* Activity
Repeat verbatim, and only, the lines of the data below, beginning at the line that contains "Tune UP Engine" and stopping after the line that contains "lundi (Février 14).".

* Dataset entries

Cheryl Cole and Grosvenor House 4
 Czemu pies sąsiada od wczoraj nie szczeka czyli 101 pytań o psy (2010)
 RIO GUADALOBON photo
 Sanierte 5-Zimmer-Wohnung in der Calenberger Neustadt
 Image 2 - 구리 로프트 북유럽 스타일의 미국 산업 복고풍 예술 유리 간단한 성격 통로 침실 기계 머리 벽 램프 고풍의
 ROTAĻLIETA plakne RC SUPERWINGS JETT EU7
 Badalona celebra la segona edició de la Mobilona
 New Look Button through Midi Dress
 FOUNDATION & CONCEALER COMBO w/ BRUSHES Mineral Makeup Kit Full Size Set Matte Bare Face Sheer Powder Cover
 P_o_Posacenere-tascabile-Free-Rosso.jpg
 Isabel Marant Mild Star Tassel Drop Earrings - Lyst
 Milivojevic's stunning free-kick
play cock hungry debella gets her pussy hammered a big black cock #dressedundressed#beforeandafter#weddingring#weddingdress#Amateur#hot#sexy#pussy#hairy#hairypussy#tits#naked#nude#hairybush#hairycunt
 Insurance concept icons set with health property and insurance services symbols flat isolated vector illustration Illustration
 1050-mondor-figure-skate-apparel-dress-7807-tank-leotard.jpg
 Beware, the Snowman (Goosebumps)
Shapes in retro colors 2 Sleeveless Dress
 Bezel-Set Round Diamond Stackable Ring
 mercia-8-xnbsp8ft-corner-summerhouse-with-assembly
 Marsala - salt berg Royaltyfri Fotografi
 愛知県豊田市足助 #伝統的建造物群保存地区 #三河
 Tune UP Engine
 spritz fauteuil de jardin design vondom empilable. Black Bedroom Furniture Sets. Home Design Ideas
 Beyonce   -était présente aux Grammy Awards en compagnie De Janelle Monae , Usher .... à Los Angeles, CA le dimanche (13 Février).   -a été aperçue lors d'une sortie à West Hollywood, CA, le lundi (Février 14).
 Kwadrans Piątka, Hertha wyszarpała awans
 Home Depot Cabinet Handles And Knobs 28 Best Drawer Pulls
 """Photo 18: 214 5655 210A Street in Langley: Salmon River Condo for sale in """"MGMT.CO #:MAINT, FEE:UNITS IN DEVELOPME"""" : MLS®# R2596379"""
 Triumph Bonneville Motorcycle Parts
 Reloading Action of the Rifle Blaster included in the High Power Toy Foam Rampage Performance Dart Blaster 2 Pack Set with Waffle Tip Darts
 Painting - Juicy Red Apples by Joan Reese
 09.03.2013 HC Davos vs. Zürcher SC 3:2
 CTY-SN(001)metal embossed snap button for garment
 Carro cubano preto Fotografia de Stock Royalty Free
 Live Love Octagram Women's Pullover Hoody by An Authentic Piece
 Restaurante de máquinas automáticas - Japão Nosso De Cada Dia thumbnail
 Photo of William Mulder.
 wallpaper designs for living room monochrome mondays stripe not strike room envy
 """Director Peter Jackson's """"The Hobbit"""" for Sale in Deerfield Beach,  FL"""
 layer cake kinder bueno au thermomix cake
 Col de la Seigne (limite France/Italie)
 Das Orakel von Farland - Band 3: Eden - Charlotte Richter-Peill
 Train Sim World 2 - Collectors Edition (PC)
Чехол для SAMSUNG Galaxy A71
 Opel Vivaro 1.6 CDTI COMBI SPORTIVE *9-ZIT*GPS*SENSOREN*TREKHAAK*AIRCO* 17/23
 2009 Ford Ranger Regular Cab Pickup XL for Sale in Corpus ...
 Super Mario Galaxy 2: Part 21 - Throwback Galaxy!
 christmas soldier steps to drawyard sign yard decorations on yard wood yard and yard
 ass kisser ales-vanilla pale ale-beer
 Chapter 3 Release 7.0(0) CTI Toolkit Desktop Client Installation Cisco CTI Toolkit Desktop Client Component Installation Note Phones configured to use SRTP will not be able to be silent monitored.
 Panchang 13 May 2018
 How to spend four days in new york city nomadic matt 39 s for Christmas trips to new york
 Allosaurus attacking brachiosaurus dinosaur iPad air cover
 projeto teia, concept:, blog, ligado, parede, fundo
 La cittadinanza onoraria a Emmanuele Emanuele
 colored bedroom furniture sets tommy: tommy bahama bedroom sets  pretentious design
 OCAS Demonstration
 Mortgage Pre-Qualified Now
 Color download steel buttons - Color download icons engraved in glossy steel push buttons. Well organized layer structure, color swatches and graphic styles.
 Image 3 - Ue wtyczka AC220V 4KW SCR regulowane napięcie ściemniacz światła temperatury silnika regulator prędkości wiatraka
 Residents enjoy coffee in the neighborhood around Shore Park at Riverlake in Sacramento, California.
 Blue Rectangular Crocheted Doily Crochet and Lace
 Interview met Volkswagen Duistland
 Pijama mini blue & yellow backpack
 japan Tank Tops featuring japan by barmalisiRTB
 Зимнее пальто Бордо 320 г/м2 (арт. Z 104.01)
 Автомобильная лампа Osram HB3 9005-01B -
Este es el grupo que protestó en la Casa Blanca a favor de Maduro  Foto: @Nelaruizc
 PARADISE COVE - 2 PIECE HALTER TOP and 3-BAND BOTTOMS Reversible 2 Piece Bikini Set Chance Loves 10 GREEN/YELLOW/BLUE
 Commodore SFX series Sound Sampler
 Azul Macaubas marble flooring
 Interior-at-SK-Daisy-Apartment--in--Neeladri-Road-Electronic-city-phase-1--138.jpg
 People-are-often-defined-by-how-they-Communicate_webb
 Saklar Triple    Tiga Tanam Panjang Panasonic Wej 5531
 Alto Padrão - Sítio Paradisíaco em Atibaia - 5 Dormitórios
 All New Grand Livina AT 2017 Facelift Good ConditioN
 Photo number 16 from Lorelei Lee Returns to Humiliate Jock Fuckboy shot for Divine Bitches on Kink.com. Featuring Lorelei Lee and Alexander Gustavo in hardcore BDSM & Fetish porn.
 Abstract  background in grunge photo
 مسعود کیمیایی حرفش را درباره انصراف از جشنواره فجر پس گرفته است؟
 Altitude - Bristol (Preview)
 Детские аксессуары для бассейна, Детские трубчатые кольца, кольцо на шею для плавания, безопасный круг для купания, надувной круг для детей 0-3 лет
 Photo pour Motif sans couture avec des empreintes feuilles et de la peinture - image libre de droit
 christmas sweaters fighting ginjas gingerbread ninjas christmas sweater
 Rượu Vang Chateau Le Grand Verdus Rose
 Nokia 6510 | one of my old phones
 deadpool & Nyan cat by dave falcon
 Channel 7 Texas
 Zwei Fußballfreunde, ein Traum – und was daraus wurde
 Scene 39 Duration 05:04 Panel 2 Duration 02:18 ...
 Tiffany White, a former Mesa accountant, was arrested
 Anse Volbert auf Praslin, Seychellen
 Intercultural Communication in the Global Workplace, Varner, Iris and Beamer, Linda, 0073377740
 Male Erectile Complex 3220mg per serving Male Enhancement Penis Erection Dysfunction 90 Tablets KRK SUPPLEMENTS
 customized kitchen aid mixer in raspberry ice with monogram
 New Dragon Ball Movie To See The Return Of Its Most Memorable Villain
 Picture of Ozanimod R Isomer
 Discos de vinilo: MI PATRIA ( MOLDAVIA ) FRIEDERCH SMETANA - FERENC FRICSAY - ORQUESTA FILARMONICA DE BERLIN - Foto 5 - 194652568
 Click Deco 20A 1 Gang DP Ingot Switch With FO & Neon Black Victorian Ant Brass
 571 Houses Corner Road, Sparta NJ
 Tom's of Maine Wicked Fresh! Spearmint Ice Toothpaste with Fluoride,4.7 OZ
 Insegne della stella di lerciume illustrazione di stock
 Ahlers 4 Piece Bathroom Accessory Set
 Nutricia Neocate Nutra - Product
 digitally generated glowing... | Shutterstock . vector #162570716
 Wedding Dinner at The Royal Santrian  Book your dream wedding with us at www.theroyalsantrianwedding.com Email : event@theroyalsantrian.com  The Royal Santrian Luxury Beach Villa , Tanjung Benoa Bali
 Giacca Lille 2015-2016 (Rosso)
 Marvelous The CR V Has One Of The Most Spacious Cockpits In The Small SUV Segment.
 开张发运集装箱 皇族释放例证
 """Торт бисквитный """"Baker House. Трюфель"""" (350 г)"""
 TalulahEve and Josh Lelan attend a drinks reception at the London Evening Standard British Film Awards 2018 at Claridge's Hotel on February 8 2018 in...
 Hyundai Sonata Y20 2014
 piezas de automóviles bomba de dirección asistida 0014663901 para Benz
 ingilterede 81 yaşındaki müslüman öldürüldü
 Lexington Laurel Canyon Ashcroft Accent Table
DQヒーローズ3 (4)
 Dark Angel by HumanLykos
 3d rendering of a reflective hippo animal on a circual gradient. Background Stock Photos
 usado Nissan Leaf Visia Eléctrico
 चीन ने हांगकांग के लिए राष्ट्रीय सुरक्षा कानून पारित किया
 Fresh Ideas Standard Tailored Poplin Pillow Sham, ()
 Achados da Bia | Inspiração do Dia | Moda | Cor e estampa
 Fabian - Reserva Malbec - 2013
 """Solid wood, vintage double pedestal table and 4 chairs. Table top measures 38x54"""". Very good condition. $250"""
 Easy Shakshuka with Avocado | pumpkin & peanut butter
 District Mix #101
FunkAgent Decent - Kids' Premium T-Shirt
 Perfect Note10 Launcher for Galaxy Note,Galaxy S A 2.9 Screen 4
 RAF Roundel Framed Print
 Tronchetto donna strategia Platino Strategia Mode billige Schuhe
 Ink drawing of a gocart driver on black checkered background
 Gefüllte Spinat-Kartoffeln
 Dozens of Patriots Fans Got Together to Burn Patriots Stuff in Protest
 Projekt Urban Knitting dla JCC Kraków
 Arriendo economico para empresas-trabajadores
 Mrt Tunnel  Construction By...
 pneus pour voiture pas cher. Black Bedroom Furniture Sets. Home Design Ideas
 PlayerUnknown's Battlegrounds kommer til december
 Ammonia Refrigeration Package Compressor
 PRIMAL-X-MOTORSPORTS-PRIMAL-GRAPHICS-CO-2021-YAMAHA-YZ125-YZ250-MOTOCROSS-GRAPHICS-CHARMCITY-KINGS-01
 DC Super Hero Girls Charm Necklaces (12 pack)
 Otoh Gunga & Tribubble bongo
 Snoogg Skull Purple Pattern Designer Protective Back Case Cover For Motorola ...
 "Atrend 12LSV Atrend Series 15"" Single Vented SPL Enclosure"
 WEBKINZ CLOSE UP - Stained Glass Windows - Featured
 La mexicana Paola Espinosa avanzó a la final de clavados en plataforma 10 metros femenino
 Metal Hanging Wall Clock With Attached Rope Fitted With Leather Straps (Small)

* Solution for this problem
 Tune UP Engine
 spritz fauteuil de jardin design vondom empilable. Black Bedroom Furniture Sets. Home Design Ideas
 Beyonce   -était présente aux Grammy Awards en compagnie De Janelle Monae , Usher .... à Los Angeles, CA le dimanche (13 Février).   -a été aperçue lors d'une sortie à West Hollywood, CA, le lundi (Février 14).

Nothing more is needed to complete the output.